Mas eis que, sem nenhuma razão aparente, me vi diante do livro que publiquei como e-book, na Amazon-Kindle, em junho de 2021, escrito em plena pandemia e intitulado “Imodestas Reflexões”. Feito para registrar os sentimentos e experiências vividas naqueles sombrios dias de total isolamento social, o livro tornou-se uma obra muito datada, como tem que ser qualquer registro histórico.
Despertado por uma curiosidade um tanto masoquista, e contrariando minhas convicções, fui reler o que escrevi desejoso de reanalisar aqueles momentos dolorosos com a visão distanciada pelo tempo. Percebi duas coisas. A primeira foi que eu pouco mudei, e como previa, desejei modificar vários trechos, e até lamentei ter escrito alguns deles. A segunda é que me descobri, de alguma forma, como vidente. Com efeito, ali reencontrei um esquecido texto que reproduzirei a seguir, pois, foi nele que previ corretamente o futuro, como comprovado pelos recentes acontecimentos políticos/policiais amplamente divulgados.
Ei-lo, tal qual foi publicado (atentem para a data!):
Rio, junho de 2021
O presidente Bolsonaro, pressionado pelo Centrão e por uma carta escrita e publicada por economistas, intelectuais e banqueiros importantes, finalmente demitiu o Chanceler Ernesto Araújo. Como é do seu feitio, colocou no lugar outro embaixador inexpressivo que, certamente, fará o Brasil reafirmar a sua atual classificação de pária da humanidade.
Mas, não ficou por aí. Se o fizesse não seria o melhor discípulo do astrólogo Olavo de Carvalho.
Não, ele, cumprindo o que vem insinuando há muito tempo foi mais longe e tentou ser ditador através de um autogolpe. Não recebendo o esperado e desejado apoio militar, imediatamente revidou e demitiu o Ministro da Defesa e os comandantes do Exército, da Marinha e da Aeronáutica, gesto que serviu para alimentar os seus fanáticos seguidores com a certeza do seu poder.
Tudo isso me provoca fundado receio do que virá por aí.
O fato dele não ter conseguido dar o golpe agora, não quer dizer que não tentará novamente. Para mim está claríssimo que ele estudará eanalisará essa tentativa frustrada, corrigirá os pontos contrários e voltará à carga.
E mais, se não fizer agora, certamente fará se perder a eleição do próximo ano. Me parece lógico que, estrategicamente, ele não mais tentará usar as forças armadas, mas, taticamente contará como forças de apoio as já amplamente cooptadas Polícias Militares Estaduais, bem como milícias civis estimuladas pela política armamentista muito incentiva desde o seu primeiro dia de Governo.
Li, em algum lugar, que hoje já existem mais armas pesadas nas mãos da população do que nos paióis militares.

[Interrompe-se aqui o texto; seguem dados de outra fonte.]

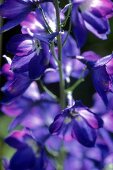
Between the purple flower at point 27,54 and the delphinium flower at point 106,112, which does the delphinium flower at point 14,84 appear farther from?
the delphinium flower at point 106,112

Não creio ter sido outra a intenção do estímulo aos clubes de tiro e manifestações verde-amarelas.
Não me custa lembrar que o esquerdista Chaves, na Venezuela, adotou e foi exitoso com essa estratégia e até usava a mesma expressão: “O meu exército”.
E então, se algum leitor conseguiu ler este artigo até aqui haverá de concordar que (muito infelizmente!) fui adivinho — profeta — clarividente — vaticinador.